--- ЧТО СДЕЛАТЬ ---
Перепечатайте точь-в-точь строки записей, начиная со строки, где стоит "What is the", и до самого конца записей, включая обе границы.

--- ЗАПИСИ ---
######
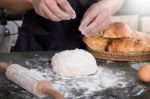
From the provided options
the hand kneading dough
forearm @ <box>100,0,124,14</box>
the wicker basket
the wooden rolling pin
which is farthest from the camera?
forearm @ <box>100,0,124,14</box>

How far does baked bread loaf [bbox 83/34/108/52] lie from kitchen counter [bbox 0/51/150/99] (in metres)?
0.06

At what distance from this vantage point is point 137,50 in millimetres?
1159

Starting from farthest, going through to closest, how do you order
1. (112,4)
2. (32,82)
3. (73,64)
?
(112,4), (73,64), (32,82)

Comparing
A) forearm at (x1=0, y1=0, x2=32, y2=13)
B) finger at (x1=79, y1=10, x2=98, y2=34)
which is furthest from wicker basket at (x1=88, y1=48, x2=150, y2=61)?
forearm at (x1=0, y1=0, x2=32, y2=13)

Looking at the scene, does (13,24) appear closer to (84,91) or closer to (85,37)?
(85,37)

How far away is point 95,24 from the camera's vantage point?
1.17 meters

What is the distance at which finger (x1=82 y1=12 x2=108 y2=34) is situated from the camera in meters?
1.17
######
--- РЕЗУЛЬТАТ ЗАДАНИЯ ---
What is the distance at which finger (x1=82 y1=12 x2=108 y2=34) is situated from the camera in meters?
1.17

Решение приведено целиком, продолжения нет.